Newsroom Wiadomości Najciekawsze Komiksy Tematy RSS
Wiadomość gry 15 czerwca 2021, 15:55

Elden Ring: Hidetaka Miyazaki o poziomie trudności i długości gry

Trailer gry Elden Ring, który zobaczyliśmy na Summer Game Fest 2021, wzbudził w nas wiele pytań. Na część z nich odpowiedział ojciec serii Souls, Hidetaka Miyazaki.

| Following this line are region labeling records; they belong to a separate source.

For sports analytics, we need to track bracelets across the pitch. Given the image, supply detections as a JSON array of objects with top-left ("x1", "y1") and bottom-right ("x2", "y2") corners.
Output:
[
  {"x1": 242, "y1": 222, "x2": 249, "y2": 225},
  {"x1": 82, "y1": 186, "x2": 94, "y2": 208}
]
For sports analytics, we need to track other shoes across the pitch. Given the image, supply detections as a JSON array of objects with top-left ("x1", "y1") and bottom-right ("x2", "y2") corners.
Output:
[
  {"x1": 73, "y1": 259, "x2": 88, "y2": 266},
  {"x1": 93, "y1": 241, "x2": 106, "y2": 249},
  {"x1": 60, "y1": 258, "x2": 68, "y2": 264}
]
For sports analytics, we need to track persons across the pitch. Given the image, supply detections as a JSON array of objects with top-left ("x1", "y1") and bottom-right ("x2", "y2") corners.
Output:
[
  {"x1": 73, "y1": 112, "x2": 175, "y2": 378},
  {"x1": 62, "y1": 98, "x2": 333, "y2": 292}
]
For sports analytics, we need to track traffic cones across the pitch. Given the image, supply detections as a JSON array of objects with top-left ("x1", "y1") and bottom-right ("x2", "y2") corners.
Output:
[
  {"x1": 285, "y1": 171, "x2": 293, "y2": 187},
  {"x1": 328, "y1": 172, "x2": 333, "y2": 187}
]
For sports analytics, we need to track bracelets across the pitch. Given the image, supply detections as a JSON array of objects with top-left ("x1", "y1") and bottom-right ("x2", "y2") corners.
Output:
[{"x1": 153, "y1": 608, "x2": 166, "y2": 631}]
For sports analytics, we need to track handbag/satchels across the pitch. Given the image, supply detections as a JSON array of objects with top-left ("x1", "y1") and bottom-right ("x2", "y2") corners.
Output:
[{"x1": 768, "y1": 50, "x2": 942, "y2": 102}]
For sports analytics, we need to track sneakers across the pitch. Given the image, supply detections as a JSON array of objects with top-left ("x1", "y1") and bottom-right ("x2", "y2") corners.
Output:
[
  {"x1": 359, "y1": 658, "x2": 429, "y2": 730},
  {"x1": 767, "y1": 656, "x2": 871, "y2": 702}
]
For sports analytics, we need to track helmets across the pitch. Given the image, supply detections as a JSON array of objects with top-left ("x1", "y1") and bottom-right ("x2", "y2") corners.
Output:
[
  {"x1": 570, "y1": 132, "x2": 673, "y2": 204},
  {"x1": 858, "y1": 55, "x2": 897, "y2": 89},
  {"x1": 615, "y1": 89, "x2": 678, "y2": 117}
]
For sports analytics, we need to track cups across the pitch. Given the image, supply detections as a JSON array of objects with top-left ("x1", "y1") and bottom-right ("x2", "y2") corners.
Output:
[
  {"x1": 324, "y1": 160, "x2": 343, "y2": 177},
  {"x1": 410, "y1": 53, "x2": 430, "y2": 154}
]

Trailer Elden Ring zaprezentowany na Summer Game Fest 2021 przyniósł ulgę fanom studia From Software, którzy nie mogli doczekać się nowych informacji o zapowiedzianej w 2019 roku produkcji. Pojawiające się w ostatnich dniach szczegóły na temat gry wlewały miłe ciepełko do naszych serc, a teraz oliwy do tego wątłego ognia dolał ojciec serii Souls, Hidetaka Miyazaki, który w wywiadach dla serwisów IGN i Famitsu objaśnił wiele elementów pokazanego w piątek zwiastuna.

Lore Elden Ring

Zacznijmy od tego, w kogo wcielimy się w grze i po co wyruszymy na poszukiwanie tytułowego pierścienia. Czy raczej jego fragmentów, bo w niewyjaśnionych okolicznościach został on podzielony na sześć części. Te przejęli starzy bogowie świata – główni bossowie gry – którzy zyskali dzięki nim niesamowite moce.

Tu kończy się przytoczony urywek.